→ TESTO FORNITO:
Non vivo in una grande città cosmopolita come New York o Londra ma a Cracovia, in Polonia. Sono qua ormai da quattro anni e da due lavoro presso una multinazionale inglese dove gestisco un team di vendita per l’area del Sud Europa (Italia, Francia e Spagna).

I miei agenti provengono da tante nazioni diverse: Polonia, Belgio, Ucraina, Romania, Italia e Spagna e anche grazie a loro sono cresciuto molto, sia a livello manageriale che umano.

La mia esperienza nel coaching mi sta insegnando che le potenzialità delle persone di cui gestisco le mansioni lavorative crescono straordinariamente se con loro si condivide l’obiettivo principale del nostro lavoro, così da ridurre al minimo la possibilità di errore, aumentare i risultati e non ultima la soddisfazione personale.

La “diversity” è un concetto che sta molto a cuore all’azienda e posso dire di averlo abbracciato in toto; ha arricchito enormemente il mio spirito critico e la mia creatività nell’affrontare il lavoro e la vita in generale.

Arrivato in Polonia per intraprendere l’Erasmus rivolto ai giovani imprenditori, mai avrei pensato di trattenermi per più dei sei mesi previsti da quel percorso di “formazione sul campo”; al termine del semestre  sarei dovuto tornare a Perugia ed aprire la mia azienda di consulenza di marketing internazionale per le nostre piccole e medie imprese.

Ma ho cambiato idea e i motivi per cui sono rimasto riguardano il fatto che la Polonia è un Paese con uno sviluppo economico in crescita, a cui la Comunità europea sta dando fiducia, avendo destinato negli ultimi anni fondi economici per un ammontare di circa 67 miliardi di euro e prevedendone altri nei prossimi anni intorno ai 105 miliardi. Il tutto senza contare che Cracovia è a livello mondiale il primo centro europeo per l’outsourcing di servizi.

Per questo diverse aziende come ad esempio IBM, Capgemini, Shell hanno assunto migliaia di impiegati che parlano diverse lingue per attività di call center, customer service, cash collector o hr.

→ ESTRATTO DATI:
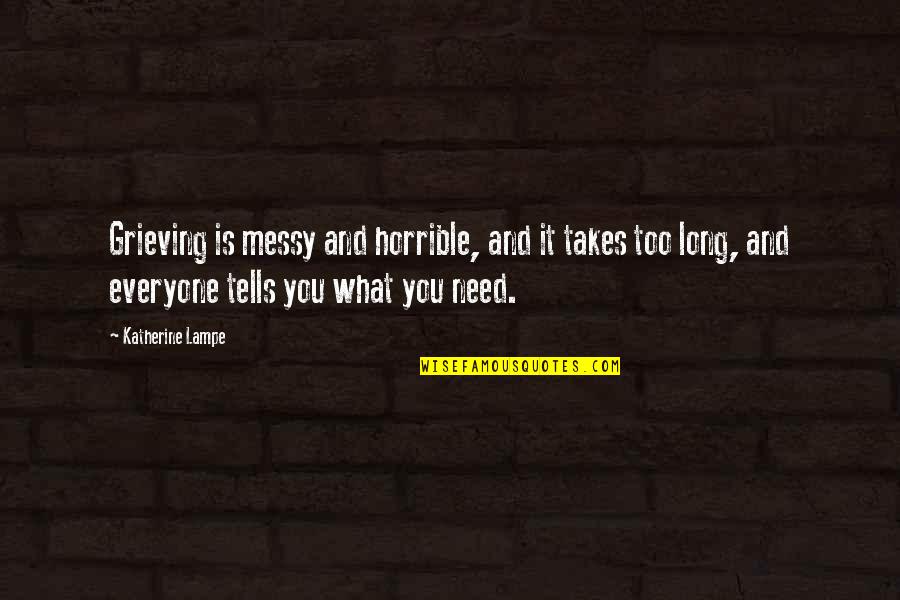 Grieving is messy and horrible, and it takes too long, and everyone tells you what you need.

— Katherine Lampe

WISEFAMOUSQUOTES.COM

→ CONSEGNA 1: Nel testo sul lavoro a Cracovia, sostituisci "migliaia" con "centinaia" e riporta la parte che comincia da "Per questo diverse" e termina con "collector o hr.".
→ CONSEGNA 2: Continua il testo sul lavoro a Cracovia a partire dalla sua ultima frase.
I dati provengono da una fonte diversa.

→ RISULTATO 1:
Per questo diverse aziende come ad esempio IBM, Capgemini, Shell hanno assunto centinaia di impiegati che parlano diverse lingue per attività di call center, customer service, cash collector o hr.

→ RISULTATO 2:
Non solo italiano o spagnolo: il trend della comunicazione guarda positivamente anche a lingue più esotiche. La capacità di parlare il turco, il finlandese, lo svedese, l’olandese o il ricercatissimo fiammingo è oggi un requisito inedito quanto importante per entrare nel mondo del lavoro.

Sfruttando il livello approfondito di conoscenza delle lingue straniere da parte dei polacchi e la forte presenza di stranieri che vivono a Cracovia, le aziende multinazionali scelgono questa città per compiere le transition di interi processi, in precedenza svolti in altri Paesi dove il costo della manodopera è maggiore.

Per completare la panoramica su questa nazione in grande espansione vorrei aggiungere che la Polonia viene scelta non solo da grandi multinazionali ma anche da tante nostre PMI che delocalizzano la loro produzione e i loro servizi.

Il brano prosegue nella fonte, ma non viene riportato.